Two publishers brought the case against Google because AI Overviews had falsely tied them to scams and dodgy business practices. And the judge basically ruled that AI Overviews aren’t traditional search results. They’re Google’s own content, so it’s liable for what they say.

What does this mean for digital PR?

If – and it’s a big if – this ruling sticks, it could transform AI search for all of us.

Google, OpenAI, Anthropic, Perplexity and the rest could find themselves battling legal disputes all over the place. For the AI tech giants, AI hallucinations would go from a minor annoyance to a business critical issue. Especially as a recent study found that tens of millions of Google answers might be incorrect every hour.

But let’s not get ahead of ourselves. As you’d expect, Google is planning to appeal. It probably won’t get resolved anytime soon. But when it does, it’s very likely that Google will get its way.

So right now, we just need to wait and see.

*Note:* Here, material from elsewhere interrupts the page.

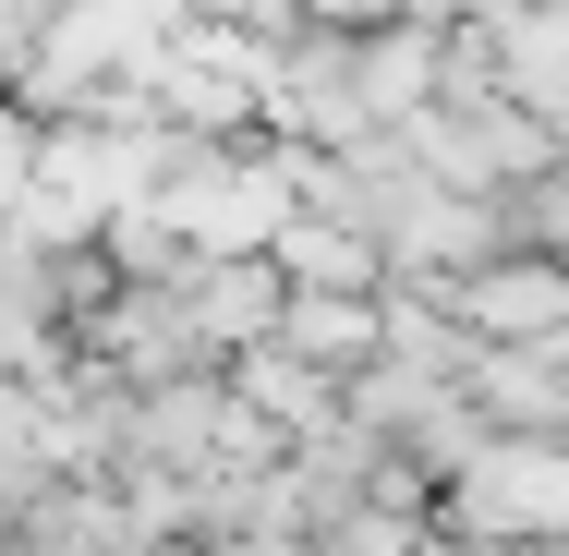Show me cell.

What else is new in digital PR and SEO?

  • UK publishers to bill AI platforms for scraping their content – and they’re planning to take them to court if they don’t. Backed by the Movement for an Open Web (MOW), over 30 UK publishers are making a stand against unwanted AI scraping. Will it work? I hope so.
  • ChatGPT only cites 5% of the pages it shows you. Dan Petrovic found that ChatGPT barely uses any of the citations it shares. Whereas Gemini uses pretty much all of them. Meaning? Citations shouldn’t be the focus of your AI search strategy. Recommendations should.
  • Bing launches AI reporting update. It just launched a chunky update to Bing Webmaster Tools, with additions like citation share, search intent and topics on their way. And while it’s significantly more valuable than Google’s recent AI search reports, it’s still missing the one thing we want… click data.
  • The CMA says Google must make rankings fairer and more open. More good news for the search industry. We might be getting more ranking/visibility transparency, more notice of upcoming updates and a clearer way to flag issues directly to Google.